Illinois lawmakers have approved mental health legislation that would establish minimum reimbursement rates for behavioral health services.
The legislation tackles a longstanding problem that has left countless Illinois residents unable to find mental health providers who accept their insurance. Low reimbursement rates have driven behavioral health professionals out of insurance networks, forcing patients to either pay hundreds of dollars out-of-pocket for therapy sessions or forgo care entirely.
HB 1085 establishes reimbursement rate floors for all in-network mental health and substance use disorder services, including inpatient services, outpatient services, office visits, and residential care.

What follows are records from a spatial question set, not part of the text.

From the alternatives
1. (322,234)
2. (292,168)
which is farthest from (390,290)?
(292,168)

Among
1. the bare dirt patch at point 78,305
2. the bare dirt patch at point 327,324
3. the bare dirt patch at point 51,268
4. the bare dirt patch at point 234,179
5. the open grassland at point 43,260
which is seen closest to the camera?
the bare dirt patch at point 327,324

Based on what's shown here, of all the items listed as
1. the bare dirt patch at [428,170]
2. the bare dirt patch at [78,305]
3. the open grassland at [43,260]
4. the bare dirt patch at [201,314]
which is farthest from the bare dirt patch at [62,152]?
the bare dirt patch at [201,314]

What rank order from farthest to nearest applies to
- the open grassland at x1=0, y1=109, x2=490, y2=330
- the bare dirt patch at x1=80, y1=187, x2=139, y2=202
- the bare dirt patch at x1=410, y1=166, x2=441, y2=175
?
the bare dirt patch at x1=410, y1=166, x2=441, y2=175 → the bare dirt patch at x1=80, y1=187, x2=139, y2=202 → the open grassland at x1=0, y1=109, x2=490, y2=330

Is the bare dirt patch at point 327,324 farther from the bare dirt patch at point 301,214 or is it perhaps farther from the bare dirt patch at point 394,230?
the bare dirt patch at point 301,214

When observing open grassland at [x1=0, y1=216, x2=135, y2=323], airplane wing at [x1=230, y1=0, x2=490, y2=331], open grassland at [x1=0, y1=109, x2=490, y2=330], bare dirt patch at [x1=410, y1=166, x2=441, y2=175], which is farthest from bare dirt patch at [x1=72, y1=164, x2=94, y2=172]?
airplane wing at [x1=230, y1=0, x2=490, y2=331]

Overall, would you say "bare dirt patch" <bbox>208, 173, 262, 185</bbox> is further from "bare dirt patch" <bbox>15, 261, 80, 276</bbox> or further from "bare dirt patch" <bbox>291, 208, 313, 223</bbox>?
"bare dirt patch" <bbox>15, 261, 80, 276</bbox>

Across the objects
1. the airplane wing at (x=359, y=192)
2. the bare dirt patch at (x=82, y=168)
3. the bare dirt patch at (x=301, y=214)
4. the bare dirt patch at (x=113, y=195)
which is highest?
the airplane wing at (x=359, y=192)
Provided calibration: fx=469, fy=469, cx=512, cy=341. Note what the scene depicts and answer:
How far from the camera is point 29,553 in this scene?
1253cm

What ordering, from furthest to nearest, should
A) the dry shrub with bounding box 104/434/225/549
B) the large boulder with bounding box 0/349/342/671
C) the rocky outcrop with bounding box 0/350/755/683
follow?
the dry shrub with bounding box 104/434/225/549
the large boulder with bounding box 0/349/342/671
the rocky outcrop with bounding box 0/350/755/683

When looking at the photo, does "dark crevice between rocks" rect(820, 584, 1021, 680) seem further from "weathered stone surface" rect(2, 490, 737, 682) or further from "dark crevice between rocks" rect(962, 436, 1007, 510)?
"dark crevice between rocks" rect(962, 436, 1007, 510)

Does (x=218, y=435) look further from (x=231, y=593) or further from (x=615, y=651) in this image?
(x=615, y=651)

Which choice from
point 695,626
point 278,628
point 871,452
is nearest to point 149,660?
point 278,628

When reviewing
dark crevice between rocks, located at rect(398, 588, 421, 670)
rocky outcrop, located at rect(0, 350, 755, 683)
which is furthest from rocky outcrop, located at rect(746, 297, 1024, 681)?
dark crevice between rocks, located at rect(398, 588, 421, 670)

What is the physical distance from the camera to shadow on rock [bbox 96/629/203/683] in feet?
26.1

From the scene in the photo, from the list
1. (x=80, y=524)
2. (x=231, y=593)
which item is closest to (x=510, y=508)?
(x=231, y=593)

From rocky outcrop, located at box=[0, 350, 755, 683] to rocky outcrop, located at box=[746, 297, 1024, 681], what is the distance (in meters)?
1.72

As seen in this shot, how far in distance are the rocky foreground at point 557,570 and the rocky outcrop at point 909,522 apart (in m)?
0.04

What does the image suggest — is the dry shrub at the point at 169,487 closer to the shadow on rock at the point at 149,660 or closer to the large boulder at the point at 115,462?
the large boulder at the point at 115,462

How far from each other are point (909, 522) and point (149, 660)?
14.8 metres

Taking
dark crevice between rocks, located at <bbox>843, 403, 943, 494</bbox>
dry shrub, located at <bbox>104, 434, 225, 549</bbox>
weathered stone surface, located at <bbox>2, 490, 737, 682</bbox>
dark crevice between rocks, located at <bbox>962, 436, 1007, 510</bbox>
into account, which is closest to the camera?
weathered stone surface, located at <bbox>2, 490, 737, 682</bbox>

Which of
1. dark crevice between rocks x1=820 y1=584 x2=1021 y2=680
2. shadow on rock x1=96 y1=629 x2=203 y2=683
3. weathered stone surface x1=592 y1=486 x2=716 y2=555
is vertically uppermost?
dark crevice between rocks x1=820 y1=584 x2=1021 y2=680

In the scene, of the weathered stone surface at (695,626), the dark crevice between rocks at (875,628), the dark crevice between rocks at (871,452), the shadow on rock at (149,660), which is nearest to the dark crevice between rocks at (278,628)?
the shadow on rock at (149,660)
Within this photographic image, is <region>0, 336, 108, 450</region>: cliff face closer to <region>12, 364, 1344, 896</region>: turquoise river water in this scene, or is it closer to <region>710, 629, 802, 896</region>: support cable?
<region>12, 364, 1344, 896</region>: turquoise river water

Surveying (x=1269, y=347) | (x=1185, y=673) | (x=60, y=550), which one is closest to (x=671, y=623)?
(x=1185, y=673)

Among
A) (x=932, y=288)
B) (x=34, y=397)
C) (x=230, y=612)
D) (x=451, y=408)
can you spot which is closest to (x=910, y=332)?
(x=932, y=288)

The legislation uses data from the Research Triangle Institute International’s study “Behavioral Health Parity – Pervasive Disparities in Access to In-Network Care Continue” to set minimum payment rates. The formula requires that reimbursement for each service must equal the average reimbursement percentage for Illinois medical and surgical clinicians, plus half the difference between the average and the 75th percentile, multiplied by the applicable Medicare benchmark rate.
These requirements will apply to all group or individual policies of accident and health insurance or managed care plans that are amended, delivered, issued, or renewed on or after January 1, 2027.
Beyond reimbursement rates, the legislation addresses several other barriers to mental health care access. Starting with policies renewed on or after January 1, 2026, insurers must:
Cover multiple same-day services — Insurers will be required to cover all medically necessary mental health or substance use disorder services received by the same patient on the same day, whether from the same or different providers.
Include services by behavioral health trainees — Coverage will extend to services provided by graduate students and postdoctoral trainees working toward clinical licensure under supervision of fully licensed mental health professionals.
Cover 60-minute therapy sessions — Insurers must cover medically necessary 60-minute psychotherapy billed using Current Procedural Terminology Code 90837 without imposing more onerous documentation requirements than other therapy codes.
Complete credentialing within 60 days — Insurance companies must finish the contracting process with mental health providers within 60 days of receiving a completed application, and providers can bill for services at the contracted rate from the date of application submission.
The Illinois Department of Insurance will have authority to assess civil penalties of $1,000 for each violation. The department must also conduct comprehensive reviews at the end of two years, seven years, and 12 years following implementation to assess the impact on network adequacy, out-of-network utilization, and health insurance premiums.
The legislation requires the Department of Insurance to adopt implementing rules by September 1, 2026.
The bill also amends the Counties Code, Illinois Municipal Code, and School Code to require self-insured counties, municipalities, and school districts to provide the same expanded coverage to their employees.
If signed into law by Governor Pritzker, the mental health parity provisions will take effect June 1, 2026.